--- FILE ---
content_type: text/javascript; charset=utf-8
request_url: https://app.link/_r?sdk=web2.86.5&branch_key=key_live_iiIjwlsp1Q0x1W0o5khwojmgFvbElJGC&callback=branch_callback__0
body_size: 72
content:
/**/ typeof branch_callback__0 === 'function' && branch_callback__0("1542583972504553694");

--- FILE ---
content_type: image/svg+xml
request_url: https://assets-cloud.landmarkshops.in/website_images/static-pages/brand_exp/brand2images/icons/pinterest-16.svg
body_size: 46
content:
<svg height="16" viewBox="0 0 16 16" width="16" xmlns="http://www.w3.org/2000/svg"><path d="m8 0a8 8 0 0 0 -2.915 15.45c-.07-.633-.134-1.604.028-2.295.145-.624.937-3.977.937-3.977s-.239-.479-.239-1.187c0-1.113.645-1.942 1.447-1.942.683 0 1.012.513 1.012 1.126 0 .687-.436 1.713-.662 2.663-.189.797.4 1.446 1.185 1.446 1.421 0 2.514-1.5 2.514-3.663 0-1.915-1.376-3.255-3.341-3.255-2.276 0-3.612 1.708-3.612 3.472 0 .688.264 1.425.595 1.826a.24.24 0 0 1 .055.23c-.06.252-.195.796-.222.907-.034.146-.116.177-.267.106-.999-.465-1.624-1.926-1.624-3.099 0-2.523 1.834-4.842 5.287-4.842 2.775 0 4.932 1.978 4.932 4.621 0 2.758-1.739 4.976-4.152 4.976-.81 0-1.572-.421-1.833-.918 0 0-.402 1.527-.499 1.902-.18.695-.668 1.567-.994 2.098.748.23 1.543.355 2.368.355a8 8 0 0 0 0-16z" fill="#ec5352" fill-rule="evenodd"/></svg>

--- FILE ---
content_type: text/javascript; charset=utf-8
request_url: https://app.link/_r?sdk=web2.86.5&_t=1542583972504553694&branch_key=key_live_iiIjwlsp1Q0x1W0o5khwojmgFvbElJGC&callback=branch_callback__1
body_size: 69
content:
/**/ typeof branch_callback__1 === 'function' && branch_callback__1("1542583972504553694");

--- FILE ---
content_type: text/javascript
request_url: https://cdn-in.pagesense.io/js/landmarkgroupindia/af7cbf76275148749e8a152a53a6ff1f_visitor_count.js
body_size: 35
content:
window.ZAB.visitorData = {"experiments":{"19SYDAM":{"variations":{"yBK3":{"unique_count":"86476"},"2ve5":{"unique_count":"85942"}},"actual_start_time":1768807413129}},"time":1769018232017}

EXERCISE INSTRUCTIONS —
Word for word, restate each of the records above.

EXERCISE RESULT —
--- FILE ---
content_type: text/javascript; charset=utf-8
request_url: https://app.link/_r?sdk=web2.86.5&branch_key=key_live_iiIjwlsp1Q0x1W0o5khwojmgFvbElJGC&callback=branch_callback__0
body_size: 72
content:
/**/ typeof branch_callback__0 === 'function' && branch_callback__0("1542583972504553694");

--- FILE ---
content_type: image/svg+xml
request_url: https://assets-cloud.landmarkshops.in/website_images/static-pages/brand_exp/brand2images/icons/pinterest-16.svg
body_size: 46
content:
<svg height="16" viewBox="0 0 16 16" width="16" xmlns="http://www.w3.org/2000/svg"><path d="m8 0a8 8 0 0 0 -2.915 15.45c-.07-.633-.134-1.604.028-2.295.145-.624.937-3.977.937-3.977s-.239-.479-.239-1.187c0-1.113.645-1.942 1.447-1.942.683 0 1.012.513 1.012 1.126 0 .687-.436 1.713-.662 2.663-.189.797.4 1.446 1.185 1.446 1.421 0 2.514-1.5 2.514-3.663 0-1.915-1.376-3.255-3.341-3.255-2.276 0-3.612 1.708-3.612 3.472 0 .688.264 1.425.595 1.826a.24.24 0 0 1 .055.23c-.06.252-.195.796-.222.907-.034.146-.116.177-.267.106-.999-.465-1.624-1.926-1.624-3.099 0-2.523 1.834-4.842 5.287-4.842 2.775 0 4.932 1.978 4.932 4.621 0 2.758-1.739 4.976-4.152 4.976-.81 0-1.572-.421-1.833-.918 0 0-.402 1.527-.499 1.902-.18.695-.668 1.567-.994 2.098.748.23 1.543.355 2.368.355a8 8 0 0 0 0-16z" fill="#ec5352" fill-rule="evenodd"/></svg>

--- FILE ---
content_type: text/javascript; charset=utf-8
request_url: https://app.link/_r?sdk=web2.86.5&_t=1542583972504553694&branch_key=key_live_iiIjwlsp1Q0x1W0o5khwojmgFvbElJGC&callback=branch_callback__1
body_size: 69
content:
/**/ typeof branch_callback__1 === 'function' && branch_callback__1("1542583972504553694");

--- FILE ---
content_type: text/javascript
request_url: https://cdn-in.pagesense.io/js/landmarkgroupindia/af7cbf76275148749e8a152a53a6ff1f_visitor_count.js
body_size: 35
content:
window.ZAB.visitorData = {"experiments":{"19SYDAM":{"variations":{"yBK3":{"unique_count":"86476"},"2ve5":{"unique_count":"85942"}},"actual_start_time":1768807413129}},"time":1769018232017}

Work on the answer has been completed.